Текст для чтения >>
== == ==
Мучительно хотелось знать, что с Государем и Его Семьей, а в далекий Измаил не доходили никакие известия, кроме вздора.
Вернувшись из штаба с отпускным билетом в кармане, я собрал отрядный комитет и сказал ему несколько правдивых слов, объявив, что при создавшейся обстановке, как честный солдат, я служить не могу и что скоро они увидят воочию, каким развалом все кончится. Поэтому я уезжаю в отпуск, из которого больше не вернусь. Из комитета я вышел на улицу, сопровождаемый криками «ура», сел в автомобиль и уехал в нем в Одессу, с мыслью следовать на нем до Севастополя, где мне хотелось переговорить с адмиралом Колчаком, бывшим моим начальником и другом детства.
В Одессе я собственными глазами увидел завоевания революции и создавшийся во всех областях хаос. Между прочим, в Одесском совете рабочих и солдатских депутатов обсуждался чей-то запрос о старорежимном порядке в г. Измаиле и в отряде обороны устьев и гирл Дуная, а также доклад какого-то депутата о моем приезде в Одессу и моих разъездах по городу в автомобиле и стрельбе с него по народу.
Теперь смешно вспоминать об этом, но тогда это пахло кровью и, если я не был арестован немедленно по такому вздорному обвинению, то только благодаря председателю совета, моему личному другу еще с детских времен.
Мой приезд совпал с посещением города двумя маститыми деятелями революции, господами Керенским [411] и Гучковым, которые говорили речи без конца, надеясь кого-то уговорить, и уверяли, что скоро все будет хорошо, а революционная армия, освобожденная от гнета тирана, покажет чудеса героизма. Какие жалкие личности и как я счастлив, что судьба не столкнула меня с ними.
В Одессе же я узнал впервые, что Государь и вся Семья находятся в Царском, как бы арестованными, и что предполагается вывоз Их за границу. Если бы это удалось сделать г-ну Керенскому, то верю, что многие честные русские простили бы ему прегрешения перед Родиной.
Насладившись вдоволь видом «бескровной революции», я выехал на автомобиле дальше через Николаев на Севастополь, но ввиду разлива Днепра переправа через него была прервана. Пришлось снова вернуться в Одессу, отпустить автомобиль в Измаил, а самому на военном транспорте идти в Севастополь.
Здесь я застал полную растерянность. Кое-как сдерживал всех адмирал Колчак, пользовавшийся огромным авторитетом.
Мое появление в штабе произвело сенсацию, и от меня сторонились, как от зачумленного. К адмиралу меня просто таки не пустили, уверяя, что он очень занят. И.д. начальника штаба на мое предложение назначить меня на какой-нибудь пост по флоту откровенно ответил, что это было бы очень желательно, но при настоящей обстановке совершенно невозможно. Не желая смущать чинов штаба своей контрреволюционной фигурой, я покинул штаб, а вечером отправился к адмиралу Колчаку на квартиру, где после обеда мирно с ним беседовал. Он прибыл только что из Петрограда, познакомившись лично со всеми членами Правительства и деятелями революции, а также с положением дел. Впечатление у него создалось кошмарное.
== == ==
Исходные данные >>
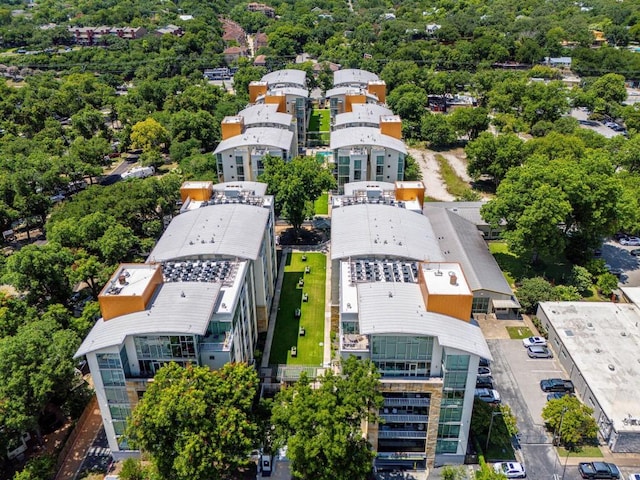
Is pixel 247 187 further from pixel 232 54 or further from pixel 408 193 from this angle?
pixel 232 54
== == ==
Задание 1 >> Кому, по тексту о поездке в Одессу и Севастополь, автор обязан тем, что его не арестовали сразу по обвинению в стрельбе по народу?
Задание 2 >> Продолжите текст о поездке в Одессу и Севастополь, начав сразу после слов «Впечатление у него создалось кошмарное».
Эти строки для работы не понадобятся.

Письменный ответ 1 >> Председателю совета, своему личному другу с детских времен.

Письменный ответ 2 >>
О Государе и Его Семье он знал мало, но сообщил, что Они находятся в полной безопасности в своем дворце в Царском. Лично мне он запретил ехать в Петроград, где шайки убийц бродили по квартирам и приканчивали разных лиц, руководясь списками, и мы совместно решили вопрос об отчислении меня в резерв чинов и временному поселению в г. Николаеве, где революция протекала очень спокойно, несмотря на наличие в городе около 40 000 рабочих. Я так и сделал. В Николаеве я застал полное спокойствие и всех начальников на своих местах. Даже матросы полуэкипажа и те вели себя вполне скромно, а судовые команды двух ремонтируемых судов просто образцово. Объяснялось это очень просто: в г. Николаев еще не прибыли специалисты агитаторы, которые были заняты фронтом, Балтийским флотом, Петроградом и Москвой.
Со времени приезда в Одессу я, естественно, перечитывал ежедневные газеты, удивляясь их изобретательности во лжи и инсинуациях.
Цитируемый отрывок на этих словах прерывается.